Les organismes internationaux ont cherché depuis une décennie à imposer l'élaboration de cadres budgétaires à moyen terme (CBMT) et/ou de cadres de dépenses à moyen terme (CDMT) aux pays à faible revenu. Parfois, c'est dans le cadre de prêts sectoriels que des CDMT ont été demandés, ce qui s'est révélé peu pertinent faute d'une prise en compte de la contrainte budgétaire, comme nous l'avons soutenu dans un article écrit avec Boris Samuel (http://www.insee.fr/fr/insee-statistique-publique/connaitre/stateco/stateco100/stec100l.pdf).Dans ce cas, les ministères sectoriels sont poussés à demander le maximum, ce qui se révèle ingérable.

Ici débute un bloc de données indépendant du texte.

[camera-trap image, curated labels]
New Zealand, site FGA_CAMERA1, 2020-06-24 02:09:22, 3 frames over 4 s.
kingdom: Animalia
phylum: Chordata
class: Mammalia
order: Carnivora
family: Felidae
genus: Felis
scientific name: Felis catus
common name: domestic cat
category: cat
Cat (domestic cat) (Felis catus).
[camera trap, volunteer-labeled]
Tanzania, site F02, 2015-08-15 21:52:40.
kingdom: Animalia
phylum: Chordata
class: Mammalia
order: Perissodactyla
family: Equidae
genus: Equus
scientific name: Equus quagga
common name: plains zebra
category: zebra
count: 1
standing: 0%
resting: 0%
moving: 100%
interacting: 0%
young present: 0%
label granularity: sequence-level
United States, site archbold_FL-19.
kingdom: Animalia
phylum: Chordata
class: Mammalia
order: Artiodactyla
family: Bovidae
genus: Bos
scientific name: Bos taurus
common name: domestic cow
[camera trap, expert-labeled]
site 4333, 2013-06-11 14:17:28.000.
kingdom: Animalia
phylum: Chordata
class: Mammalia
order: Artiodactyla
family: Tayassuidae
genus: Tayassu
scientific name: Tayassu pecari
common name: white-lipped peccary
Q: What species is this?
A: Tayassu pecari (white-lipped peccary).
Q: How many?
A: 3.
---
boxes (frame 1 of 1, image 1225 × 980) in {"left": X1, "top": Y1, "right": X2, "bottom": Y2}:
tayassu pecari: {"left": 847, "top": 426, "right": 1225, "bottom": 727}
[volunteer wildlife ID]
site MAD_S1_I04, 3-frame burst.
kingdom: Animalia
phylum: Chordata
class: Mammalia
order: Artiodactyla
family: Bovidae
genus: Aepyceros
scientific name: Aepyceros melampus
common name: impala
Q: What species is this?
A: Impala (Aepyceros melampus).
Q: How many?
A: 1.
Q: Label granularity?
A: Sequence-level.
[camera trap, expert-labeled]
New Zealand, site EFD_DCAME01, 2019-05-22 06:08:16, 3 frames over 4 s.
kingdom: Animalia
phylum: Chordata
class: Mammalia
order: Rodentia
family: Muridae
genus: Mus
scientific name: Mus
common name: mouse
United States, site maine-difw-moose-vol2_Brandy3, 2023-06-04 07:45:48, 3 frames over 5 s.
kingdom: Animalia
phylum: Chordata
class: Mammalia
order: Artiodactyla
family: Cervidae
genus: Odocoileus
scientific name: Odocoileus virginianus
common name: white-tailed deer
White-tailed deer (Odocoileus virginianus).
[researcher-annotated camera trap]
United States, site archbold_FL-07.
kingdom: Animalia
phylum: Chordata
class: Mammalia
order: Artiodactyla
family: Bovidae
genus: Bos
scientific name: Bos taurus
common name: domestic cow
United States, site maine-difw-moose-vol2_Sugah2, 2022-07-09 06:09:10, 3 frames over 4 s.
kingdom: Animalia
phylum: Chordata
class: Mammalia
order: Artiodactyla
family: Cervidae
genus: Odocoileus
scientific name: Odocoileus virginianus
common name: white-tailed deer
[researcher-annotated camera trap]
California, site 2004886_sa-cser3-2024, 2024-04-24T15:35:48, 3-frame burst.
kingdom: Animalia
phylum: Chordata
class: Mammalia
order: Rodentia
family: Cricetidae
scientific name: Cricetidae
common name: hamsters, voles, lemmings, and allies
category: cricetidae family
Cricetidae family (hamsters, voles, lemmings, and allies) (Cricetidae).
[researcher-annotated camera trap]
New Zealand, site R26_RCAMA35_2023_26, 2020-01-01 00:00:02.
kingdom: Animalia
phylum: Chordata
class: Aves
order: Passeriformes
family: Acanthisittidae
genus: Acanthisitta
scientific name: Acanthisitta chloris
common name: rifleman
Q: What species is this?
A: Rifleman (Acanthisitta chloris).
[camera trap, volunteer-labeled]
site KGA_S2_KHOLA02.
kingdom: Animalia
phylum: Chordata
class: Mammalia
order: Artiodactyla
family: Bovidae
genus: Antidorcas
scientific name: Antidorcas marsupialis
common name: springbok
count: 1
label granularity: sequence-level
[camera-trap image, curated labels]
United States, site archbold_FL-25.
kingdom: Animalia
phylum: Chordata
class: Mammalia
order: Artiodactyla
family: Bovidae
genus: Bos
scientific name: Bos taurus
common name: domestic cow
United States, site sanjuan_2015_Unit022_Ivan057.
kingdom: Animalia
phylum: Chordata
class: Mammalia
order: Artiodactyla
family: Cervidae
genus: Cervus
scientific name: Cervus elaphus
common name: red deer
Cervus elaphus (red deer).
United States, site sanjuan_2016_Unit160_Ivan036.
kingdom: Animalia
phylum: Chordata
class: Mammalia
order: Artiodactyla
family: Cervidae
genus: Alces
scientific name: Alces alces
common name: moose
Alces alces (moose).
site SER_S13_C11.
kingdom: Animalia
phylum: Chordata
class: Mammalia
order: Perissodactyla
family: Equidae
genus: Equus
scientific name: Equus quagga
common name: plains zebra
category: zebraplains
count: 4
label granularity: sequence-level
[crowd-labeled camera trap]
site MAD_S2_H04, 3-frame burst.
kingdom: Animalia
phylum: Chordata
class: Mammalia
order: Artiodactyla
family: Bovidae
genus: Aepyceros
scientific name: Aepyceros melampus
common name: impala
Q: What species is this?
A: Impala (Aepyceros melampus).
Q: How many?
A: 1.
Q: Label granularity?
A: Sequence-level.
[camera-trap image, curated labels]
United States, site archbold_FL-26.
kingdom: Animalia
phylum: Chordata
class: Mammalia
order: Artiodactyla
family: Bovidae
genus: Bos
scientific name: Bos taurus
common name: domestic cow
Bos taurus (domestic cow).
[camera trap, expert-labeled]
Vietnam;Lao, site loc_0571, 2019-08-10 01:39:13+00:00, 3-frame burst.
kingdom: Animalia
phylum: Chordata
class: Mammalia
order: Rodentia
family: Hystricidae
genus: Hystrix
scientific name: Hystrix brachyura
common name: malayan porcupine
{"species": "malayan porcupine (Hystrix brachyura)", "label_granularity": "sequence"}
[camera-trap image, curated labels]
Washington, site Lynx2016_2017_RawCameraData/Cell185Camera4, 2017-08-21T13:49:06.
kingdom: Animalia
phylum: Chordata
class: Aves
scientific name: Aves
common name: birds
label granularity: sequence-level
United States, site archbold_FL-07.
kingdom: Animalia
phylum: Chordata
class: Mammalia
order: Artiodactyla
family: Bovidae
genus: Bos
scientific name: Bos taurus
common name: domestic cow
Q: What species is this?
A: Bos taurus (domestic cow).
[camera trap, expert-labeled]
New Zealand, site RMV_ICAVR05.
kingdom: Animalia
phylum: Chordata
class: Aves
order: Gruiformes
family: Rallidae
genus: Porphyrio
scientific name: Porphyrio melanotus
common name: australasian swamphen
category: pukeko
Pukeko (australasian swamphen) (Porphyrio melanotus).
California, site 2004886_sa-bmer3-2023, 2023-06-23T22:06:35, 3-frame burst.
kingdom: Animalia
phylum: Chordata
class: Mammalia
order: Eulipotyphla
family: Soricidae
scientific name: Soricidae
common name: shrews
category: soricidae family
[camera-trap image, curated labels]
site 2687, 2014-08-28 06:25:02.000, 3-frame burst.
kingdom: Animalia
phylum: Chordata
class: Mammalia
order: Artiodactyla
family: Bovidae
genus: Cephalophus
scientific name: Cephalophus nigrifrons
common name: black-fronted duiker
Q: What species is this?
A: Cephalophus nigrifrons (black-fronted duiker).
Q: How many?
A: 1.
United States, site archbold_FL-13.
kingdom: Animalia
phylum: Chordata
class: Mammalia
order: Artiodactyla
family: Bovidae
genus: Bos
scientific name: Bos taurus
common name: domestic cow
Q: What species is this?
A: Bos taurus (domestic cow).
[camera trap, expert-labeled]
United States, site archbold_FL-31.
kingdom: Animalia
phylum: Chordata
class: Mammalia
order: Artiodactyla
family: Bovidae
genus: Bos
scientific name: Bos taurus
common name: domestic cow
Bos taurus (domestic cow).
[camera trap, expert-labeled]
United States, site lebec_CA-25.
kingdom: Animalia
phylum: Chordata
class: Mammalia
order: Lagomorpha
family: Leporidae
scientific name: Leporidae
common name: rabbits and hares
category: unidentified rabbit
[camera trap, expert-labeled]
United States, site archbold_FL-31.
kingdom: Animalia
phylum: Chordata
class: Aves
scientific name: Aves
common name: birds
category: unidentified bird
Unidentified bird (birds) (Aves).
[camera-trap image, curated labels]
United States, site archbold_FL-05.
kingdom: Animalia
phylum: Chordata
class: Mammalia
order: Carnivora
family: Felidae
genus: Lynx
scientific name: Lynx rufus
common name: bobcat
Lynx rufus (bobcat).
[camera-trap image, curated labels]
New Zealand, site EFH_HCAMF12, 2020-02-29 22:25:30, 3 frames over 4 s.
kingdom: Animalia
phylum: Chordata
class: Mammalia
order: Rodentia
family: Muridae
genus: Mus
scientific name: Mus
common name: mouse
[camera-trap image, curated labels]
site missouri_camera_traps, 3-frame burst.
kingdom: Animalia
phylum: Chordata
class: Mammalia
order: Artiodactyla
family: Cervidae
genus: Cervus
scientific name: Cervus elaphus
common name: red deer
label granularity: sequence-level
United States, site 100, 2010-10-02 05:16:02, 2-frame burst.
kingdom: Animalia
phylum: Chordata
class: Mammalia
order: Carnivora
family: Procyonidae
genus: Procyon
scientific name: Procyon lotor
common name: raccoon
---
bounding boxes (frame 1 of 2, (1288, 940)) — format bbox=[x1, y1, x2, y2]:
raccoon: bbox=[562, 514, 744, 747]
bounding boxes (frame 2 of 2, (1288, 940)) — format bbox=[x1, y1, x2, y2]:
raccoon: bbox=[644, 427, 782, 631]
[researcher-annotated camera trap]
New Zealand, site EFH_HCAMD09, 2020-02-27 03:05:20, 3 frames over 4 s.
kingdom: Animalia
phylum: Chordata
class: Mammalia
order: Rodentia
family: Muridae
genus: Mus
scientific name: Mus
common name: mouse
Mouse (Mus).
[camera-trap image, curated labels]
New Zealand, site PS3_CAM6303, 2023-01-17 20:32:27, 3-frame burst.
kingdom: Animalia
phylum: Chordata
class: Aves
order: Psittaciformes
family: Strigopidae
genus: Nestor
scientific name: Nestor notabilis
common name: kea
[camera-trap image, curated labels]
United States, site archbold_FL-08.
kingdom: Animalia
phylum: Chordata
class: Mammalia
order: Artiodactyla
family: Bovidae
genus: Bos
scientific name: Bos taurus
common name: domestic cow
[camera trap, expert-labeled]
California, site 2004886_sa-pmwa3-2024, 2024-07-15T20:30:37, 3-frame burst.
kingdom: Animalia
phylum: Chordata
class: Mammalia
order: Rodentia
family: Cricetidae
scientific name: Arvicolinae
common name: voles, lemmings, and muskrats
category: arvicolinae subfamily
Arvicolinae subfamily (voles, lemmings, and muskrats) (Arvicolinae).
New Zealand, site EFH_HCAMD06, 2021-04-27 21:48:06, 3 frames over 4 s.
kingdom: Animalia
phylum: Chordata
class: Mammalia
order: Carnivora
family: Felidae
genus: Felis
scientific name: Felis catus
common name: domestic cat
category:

Depuis, l'accent a été mis justement sur cette contrainte intertemporelle de l'Etat, ce qui a conduit à se préoccuper des CBMT (en anglais MTFFs pour Medium Term Fiscal Framework). Cette approche s'est montrée efficace pour certains pays à revenu intermédiaire comme l'Afrique du Sud (voir le site du Ministère des Finances de ce pays). Dans les pays à faible revenu qui manquent de visibilité (notamment en ce qui concerne les financements extérieurs), il n'est pas sûr qu'une démarche similaire puisse se traduire par une amélioration sensible de la gestion macroéconomique.

C'est ce que suggère le document ci-joint qui porte sur les cas du Mali et du Burkina Faso. Il a été réalisé en fin 2011 dans le cadre d'une étude coordonnée par Perran Penrose, qui comprenait de nombreuses autres études de cas (Afrique du Sud, Mozambique, Vietnam, etc.). Cette étude montre notamment que la durée de 3 ans généralement utilisée est à la fois trop longue (les deuxièmes et troisièmes années doivent être reprises chaque année en raison de l'instabilité de ces économies), et trop courtes, car le CBMT devrait permettre d'éclairer le moyen terme (qui est plus facile à prévoir que le court terme, paradoxalement). Allonger la durée permettrait de prendre en compte les tendances lourdes démographiques et de construction d'infrastructures. Par ailleurs, dans les deux pays étudiés, la contribution du CBMT à la stabilité du cadre macroéconomique est assez limitée, car les projections de service de la dette ne sont pas liées au besoin de financement.

En tous cas, il est clair que la tendance qui consiste à faire du CDMT un document extrêmement détaillé, comprenant le détail des lignes budgétaires, ne peut conduire qu'à une impasse. Plusieurs modèles de ce type ont été construits récemment, notamment en Afrique équatoriale, sans démontrer une efficacité quelconque. Cette tentative de faire des CDMT une sorte de Gosplan ne peut déboucher que sur une énorme perte de temps et de ressources.